Shareholders of E.I. du Pont de Nemours & Co. today gave overwhelming approval to the chemical company's acquisition of Conoco Inc. in what is by far the most expensive corporate merger in history.
Except for some badgering from professional stockholders, the meeting was a surprisingly easy one for new Du Pont Chairman Edward G. Jefferson, whose first major move as the head of Du Pont was to launch the company on a $7.3 billion takeover battle for the nation's ninth-biggest oil company.
Jefferson told shareholders that Du Pont had acquired a company whose assets were worth roughly twice what the chemical company had to pay for them.
Du Pont's quest to buy Conoco came after Seagram Co., the Canadian-based distiller, launched an unfriendly bid in late June to get control of Conoco. Conoco Chairman Ralph Bailey then turned to Du Pont and Jefferson for a friendly takeover.
Mobil Corp., the nation's second-biggest oil company, later made an offer for Conoco as well. The bidding for Conoco escalated throughout July. Mobil's bid, at $8.8 billion, was the richest, but never attracted much investor support because of fear of potential antitrust problems.
Seagram, whose first bid was $73 a share, eventually paid $92 for each of about 28 million shares of Conoco.
Du Pont ended up paying $98 apiece for 38.7 million Conoco shares (about 45 percent of the shares being traded publicly) and will exchange 1.7 shares of Du Pont for each of the remaining 48.1 million Conoco shares in public hands.

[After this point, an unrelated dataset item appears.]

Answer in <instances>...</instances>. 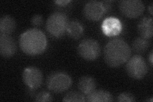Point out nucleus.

Du Pont also bought 15.9 million shares from the Conoco treasury at $87.50 each.
As a result of the takeover, Seagram will become the largest shareholder in Du Pont after it exchanges its 28 million Conoco shares for 47.6 million Du Pont shares.
Jefferson told reporters following the annual meeting that Seagram and Du Pont officials have not talked, but if one company owned 20 percent of another as Seagram does of Du Pont, it is "reasonable to suppose that you'd have some representation" on that company's board of directors.

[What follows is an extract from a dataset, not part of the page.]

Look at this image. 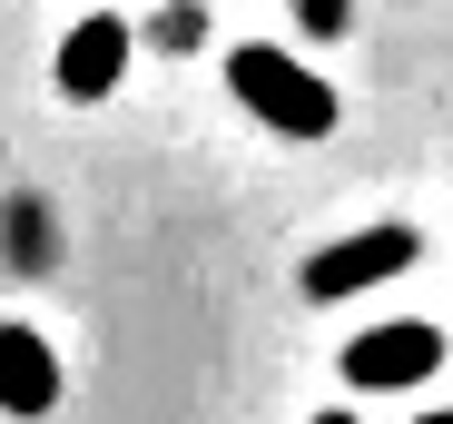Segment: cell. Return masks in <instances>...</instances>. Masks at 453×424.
Returning <instances> with one entry per match:
<instances>
[{"instance_id":"cell-4","label":"cell","mask_w":453,"mask_h":424,"mask_svg":"<svg viewBox=\"0 0 453 424\" xmlns=\"http://www.w3.org/2000/svg\"><path fill=\"white\" fill-rule=\"evenodd\" d=\"M119 69H128V20H80L59 40V99H109L119 89Z\"/></svg>"},{"instance_id":"cell-6","label":"cell","mask_w":453,"mask_h":424,"mask_svg":"<svg viewBox=\"0 0 453 424\" xmlns=\"http://www.w3.org/2000/svg\"><path fill=\"white\" fill-rule=\"evenodd\" d=\"M316 424H355V414H316Z\"/></svg>"},{"instance_id":"cell-3","label":"cell","mask_w":453,"mask_h":424,"mask_svg":"<svg viewBox=\"0 0 453 424\" xmlns=\"http://www.w3.org/2000/svg\"><path fill=\"white\" fill-rule=\"evenodd\" d=\"M443 366V326H374L345 345V375L355 385H424Z\"/></svg>"},{"instance_id":"cell-1","label":"cell","mask_w":453,"mask_h":424,"mask_svg":"<svg viewBox=\"0 0 453 424\" xmlns=\"http://www.w3.org/2000/svg\"><path fill=\"white\" fill-rule=\"evenodd\" d=\"M226 89H237L247 119H266L276 138H326V128H335V89L316 80L306 59L266 50V40H237V50H226Z\"/></svg>"},{"instance_id":"cell-2","label":"cell","mask_w":453,"mask_h":424,"mask_svg":"<svg viewBox=\"0 0 453 424\" xmlns=\"http://www.w3.org/2000/svg\"><path fill=\"white\" fill-rule=\"evenodd\" d=\"M424 257V237L414 227H355V237H335V247H316L306 257V306H335V297H365V287H385V276H404Z\"/></svg>"},{"instance_id":"cell-7","label":"cell","mask_w":453,"mask_h":424,"mask_svg":"<svg viewBox=\"0 0 453 424\" xmlns=\"http://www.w3.org/2000/svg\"><path fill=\"white\" fill-rule=\"evenodd\" d=\"M424 424H453V405H443V414H424Z\"/></svg>"},{"instance_id":"cell-5","label":"cell","mask_w":453,"mask_h":424,"mask_svg":"<svg viewBox=\"0 0 453 424\" xmlns=\"http://www.w3.org/2000/svg\"><path fill=\"white\" fill-rule=\"evenodd\" d=\"M0 405L11 414H50L59 405V356L40 326H0Z\"/></svg>"}]
</instances>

Seagram Chairman Edgar Bronfman has not said whether the Canadian distiller will seek representation on Du Pont's board or whether Seagram will try to swap its Du Pont holdings for some assets of the combined Du Pont-Conoco.
Conoco Chairman Ralph E. Bailey said it is "utter nonsense" to suggest that Du Pont would exchange Conoco's coal holdings for Seagram's Du Pont stock. Conoco is not only the ninth-biggest oil company, it is the nation's second-largest coal concern. Jefferson told shareholders today that Du Pont does not intend to sell any coal holdings.
He said that during the coming years coal will become more important to chemical companies because of the rapidly rising price of oil.
About 115.5 million Du Pont shares were voted in favor of the merger, while 7.5 million were voted against it. Nearly 33 million shares, or 21 percent of the outstanding Du Pont stock, was not voted at the special shareholders meeting.
What shareholders approved today was an increase in the authorized number of Du Pont shares to 300 million to enable the chemical giant to issue nearly 82.8 million shares of its stock to Conoco owners who did not want, or did not qualify for, the cash portion of Du Pont's offer.
Du Pont went deeply into debt to buy Conoco, borrowing almost $4 billion from its bankers. Jefferson said a high priority of the company will be to repay that debt.